■ Task objective: Output the line containing "Is window with" and all subsequent lines of the listing below, copied exactly, with no other lines.

Records from a dataset:
'''

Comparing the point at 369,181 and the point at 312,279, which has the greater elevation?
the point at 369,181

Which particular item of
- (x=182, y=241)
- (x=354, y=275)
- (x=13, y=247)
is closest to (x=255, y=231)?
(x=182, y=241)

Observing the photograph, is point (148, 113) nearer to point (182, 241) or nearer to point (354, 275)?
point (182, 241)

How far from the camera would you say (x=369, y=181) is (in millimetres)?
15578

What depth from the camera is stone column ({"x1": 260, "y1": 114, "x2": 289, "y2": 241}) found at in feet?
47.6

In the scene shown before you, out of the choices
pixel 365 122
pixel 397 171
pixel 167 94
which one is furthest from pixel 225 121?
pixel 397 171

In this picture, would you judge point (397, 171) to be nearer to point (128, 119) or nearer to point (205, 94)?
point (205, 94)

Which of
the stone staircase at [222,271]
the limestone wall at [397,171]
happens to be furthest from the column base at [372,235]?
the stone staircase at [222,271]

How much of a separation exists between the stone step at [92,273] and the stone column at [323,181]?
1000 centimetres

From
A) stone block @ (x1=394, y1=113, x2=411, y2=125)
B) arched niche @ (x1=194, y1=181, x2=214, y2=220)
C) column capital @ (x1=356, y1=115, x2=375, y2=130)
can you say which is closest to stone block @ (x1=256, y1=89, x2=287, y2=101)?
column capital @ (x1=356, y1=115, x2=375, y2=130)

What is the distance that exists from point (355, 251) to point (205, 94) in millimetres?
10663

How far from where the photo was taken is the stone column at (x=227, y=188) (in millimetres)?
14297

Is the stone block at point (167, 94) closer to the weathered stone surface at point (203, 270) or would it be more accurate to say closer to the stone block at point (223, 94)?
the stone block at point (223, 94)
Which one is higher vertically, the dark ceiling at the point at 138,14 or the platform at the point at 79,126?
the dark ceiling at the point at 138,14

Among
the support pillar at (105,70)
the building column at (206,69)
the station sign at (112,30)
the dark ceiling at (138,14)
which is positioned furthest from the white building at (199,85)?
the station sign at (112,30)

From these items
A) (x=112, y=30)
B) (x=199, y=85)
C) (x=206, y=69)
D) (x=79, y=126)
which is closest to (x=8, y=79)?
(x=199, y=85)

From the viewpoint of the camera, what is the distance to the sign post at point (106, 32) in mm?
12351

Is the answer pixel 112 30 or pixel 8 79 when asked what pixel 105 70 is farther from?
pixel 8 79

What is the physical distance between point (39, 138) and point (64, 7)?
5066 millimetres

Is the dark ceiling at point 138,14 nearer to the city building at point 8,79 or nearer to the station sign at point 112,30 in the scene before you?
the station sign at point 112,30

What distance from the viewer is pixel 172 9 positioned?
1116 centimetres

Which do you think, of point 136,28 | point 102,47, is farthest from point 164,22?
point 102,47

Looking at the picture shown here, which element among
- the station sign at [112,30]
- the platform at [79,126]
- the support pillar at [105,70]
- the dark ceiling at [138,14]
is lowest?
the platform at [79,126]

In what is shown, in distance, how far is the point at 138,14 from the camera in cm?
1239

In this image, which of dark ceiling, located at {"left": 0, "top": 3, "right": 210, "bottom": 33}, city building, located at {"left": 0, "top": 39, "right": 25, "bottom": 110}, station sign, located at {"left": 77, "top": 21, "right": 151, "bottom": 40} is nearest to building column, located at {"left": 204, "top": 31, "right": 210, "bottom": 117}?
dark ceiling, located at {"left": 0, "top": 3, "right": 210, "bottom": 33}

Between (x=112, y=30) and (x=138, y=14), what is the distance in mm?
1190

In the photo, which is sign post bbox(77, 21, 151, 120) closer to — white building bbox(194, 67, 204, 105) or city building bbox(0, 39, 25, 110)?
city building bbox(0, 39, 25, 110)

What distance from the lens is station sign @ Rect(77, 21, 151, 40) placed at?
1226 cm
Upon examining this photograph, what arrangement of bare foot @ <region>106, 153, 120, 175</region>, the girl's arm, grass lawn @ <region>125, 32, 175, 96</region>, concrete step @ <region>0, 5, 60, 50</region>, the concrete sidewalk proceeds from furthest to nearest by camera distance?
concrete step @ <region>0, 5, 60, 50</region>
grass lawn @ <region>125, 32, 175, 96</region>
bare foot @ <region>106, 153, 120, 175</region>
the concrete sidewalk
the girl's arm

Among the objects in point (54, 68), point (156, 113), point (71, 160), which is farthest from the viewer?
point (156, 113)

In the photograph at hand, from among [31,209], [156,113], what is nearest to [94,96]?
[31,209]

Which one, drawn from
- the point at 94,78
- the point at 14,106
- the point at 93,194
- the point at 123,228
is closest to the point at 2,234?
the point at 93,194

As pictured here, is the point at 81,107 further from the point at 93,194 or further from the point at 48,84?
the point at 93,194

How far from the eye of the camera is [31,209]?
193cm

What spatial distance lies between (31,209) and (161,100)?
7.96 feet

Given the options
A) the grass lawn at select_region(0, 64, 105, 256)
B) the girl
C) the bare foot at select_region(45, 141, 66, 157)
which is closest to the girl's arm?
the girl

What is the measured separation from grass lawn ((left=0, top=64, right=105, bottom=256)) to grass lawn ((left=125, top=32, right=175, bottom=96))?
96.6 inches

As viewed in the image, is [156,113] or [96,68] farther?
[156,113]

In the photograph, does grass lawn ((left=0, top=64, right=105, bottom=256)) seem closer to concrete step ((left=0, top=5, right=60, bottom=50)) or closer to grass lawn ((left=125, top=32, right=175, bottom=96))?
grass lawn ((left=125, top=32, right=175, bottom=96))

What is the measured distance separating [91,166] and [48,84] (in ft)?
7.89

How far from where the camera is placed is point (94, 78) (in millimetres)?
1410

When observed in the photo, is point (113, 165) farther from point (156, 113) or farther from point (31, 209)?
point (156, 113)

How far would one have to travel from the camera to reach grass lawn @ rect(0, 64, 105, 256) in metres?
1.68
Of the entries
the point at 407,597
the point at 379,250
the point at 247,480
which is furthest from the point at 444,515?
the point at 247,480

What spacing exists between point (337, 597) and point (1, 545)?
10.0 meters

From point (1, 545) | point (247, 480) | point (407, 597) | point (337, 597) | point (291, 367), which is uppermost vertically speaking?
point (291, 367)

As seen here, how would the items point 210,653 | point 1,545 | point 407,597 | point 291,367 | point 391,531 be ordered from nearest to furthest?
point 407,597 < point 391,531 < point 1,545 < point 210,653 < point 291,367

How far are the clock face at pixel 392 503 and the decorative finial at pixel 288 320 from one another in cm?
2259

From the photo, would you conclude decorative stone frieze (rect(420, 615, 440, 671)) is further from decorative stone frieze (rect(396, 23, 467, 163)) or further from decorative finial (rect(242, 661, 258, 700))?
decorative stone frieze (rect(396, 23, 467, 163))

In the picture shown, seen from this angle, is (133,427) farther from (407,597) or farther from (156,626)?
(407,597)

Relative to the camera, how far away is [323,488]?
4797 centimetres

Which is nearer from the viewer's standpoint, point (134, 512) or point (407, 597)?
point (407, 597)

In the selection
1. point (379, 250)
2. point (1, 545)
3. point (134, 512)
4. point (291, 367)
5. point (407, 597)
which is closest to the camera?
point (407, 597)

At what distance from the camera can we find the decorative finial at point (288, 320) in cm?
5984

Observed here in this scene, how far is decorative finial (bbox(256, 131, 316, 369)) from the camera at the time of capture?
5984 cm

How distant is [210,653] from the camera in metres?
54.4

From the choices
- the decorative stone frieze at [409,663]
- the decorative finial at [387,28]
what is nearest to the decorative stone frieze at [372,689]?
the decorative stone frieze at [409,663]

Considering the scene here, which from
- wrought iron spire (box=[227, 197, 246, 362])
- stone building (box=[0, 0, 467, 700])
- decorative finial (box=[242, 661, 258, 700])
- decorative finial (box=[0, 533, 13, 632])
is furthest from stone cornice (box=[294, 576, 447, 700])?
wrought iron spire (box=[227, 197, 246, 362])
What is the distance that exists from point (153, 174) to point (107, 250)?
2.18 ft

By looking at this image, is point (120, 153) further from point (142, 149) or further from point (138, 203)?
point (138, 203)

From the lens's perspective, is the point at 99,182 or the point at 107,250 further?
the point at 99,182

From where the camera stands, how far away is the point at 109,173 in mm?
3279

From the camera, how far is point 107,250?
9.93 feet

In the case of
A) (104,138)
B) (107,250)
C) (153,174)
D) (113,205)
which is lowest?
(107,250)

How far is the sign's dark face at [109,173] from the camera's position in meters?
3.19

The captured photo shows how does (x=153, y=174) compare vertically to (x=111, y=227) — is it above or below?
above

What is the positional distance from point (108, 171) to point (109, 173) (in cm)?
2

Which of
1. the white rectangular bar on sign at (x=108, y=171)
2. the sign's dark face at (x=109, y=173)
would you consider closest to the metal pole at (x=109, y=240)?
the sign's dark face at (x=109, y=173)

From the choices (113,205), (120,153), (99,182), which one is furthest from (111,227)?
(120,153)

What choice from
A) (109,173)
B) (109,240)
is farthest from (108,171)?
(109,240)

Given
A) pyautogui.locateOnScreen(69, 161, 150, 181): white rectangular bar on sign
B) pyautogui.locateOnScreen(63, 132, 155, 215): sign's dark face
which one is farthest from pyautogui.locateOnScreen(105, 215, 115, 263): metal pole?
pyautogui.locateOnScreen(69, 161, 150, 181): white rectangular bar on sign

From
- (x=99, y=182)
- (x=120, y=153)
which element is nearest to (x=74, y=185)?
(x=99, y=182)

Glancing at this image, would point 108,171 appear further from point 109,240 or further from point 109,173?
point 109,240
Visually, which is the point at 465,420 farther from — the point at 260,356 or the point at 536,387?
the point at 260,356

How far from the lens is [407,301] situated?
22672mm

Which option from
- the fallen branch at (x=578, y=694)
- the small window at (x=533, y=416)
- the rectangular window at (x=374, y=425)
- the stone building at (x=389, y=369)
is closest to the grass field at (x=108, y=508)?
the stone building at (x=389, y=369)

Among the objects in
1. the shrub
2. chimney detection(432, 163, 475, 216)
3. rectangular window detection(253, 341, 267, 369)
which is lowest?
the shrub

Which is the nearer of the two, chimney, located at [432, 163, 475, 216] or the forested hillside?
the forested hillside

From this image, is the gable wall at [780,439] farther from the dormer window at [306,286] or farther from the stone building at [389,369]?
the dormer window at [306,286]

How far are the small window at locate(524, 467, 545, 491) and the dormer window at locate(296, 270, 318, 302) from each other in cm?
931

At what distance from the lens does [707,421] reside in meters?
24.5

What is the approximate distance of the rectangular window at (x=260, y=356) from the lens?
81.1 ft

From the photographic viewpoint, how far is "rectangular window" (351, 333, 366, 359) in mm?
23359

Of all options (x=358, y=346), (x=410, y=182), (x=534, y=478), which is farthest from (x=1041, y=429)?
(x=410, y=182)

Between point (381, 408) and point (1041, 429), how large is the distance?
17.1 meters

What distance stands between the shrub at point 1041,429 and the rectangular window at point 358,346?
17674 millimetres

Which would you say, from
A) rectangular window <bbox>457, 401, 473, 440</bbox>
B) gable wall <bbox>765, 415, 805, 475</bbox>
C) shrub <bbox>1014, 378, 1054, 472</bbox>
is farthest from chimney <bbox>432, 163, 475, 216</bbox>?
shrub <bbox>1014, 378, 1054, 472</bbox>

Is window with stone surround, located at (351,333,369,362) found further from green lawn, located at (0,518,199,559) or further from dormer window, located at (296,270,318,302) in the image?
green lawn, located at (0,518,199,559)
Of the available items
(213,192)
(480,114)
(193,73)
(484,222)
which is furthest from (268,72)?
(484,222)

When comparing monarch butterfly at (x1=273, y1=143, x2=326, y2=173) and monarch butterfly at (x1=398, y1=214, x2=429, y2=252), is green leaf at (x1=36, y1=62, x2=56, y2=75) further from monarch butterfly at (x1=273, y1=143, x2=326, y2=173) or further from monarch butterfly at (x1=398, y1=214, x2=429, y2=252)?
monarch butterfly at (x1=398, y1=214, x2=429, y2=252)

'''

■ Result for this task:
Is window with stone surround, located at (351,333,369,362) found further from green lawn, located at (0,518,199,559) or further from dormer window, located at (296,270,318,302) in the image?
green lawn, located at (0,518,199,559)
Of the available items
(213,192)
(480,114)
(193,73)
(484,222)
which is furthest from (268,72)?
(484,222)

When comparing monarch butterfly at (x1=273, y1=143, x2=326, y2=173) and monarch butterfly at (x1=398, y1=214, x2=429, y2=252), is green leaf at (x1=36, y1=62, x2=56, y2=75) further from monarch butterfly at (x1=273, y1=143, x2=326, y2=173) or further from monarch butterfly at (x1=398, y1=214, x2=429, y2=252)?
monarch butterfly at (x1=398, y1=214, x2=429, y2=252)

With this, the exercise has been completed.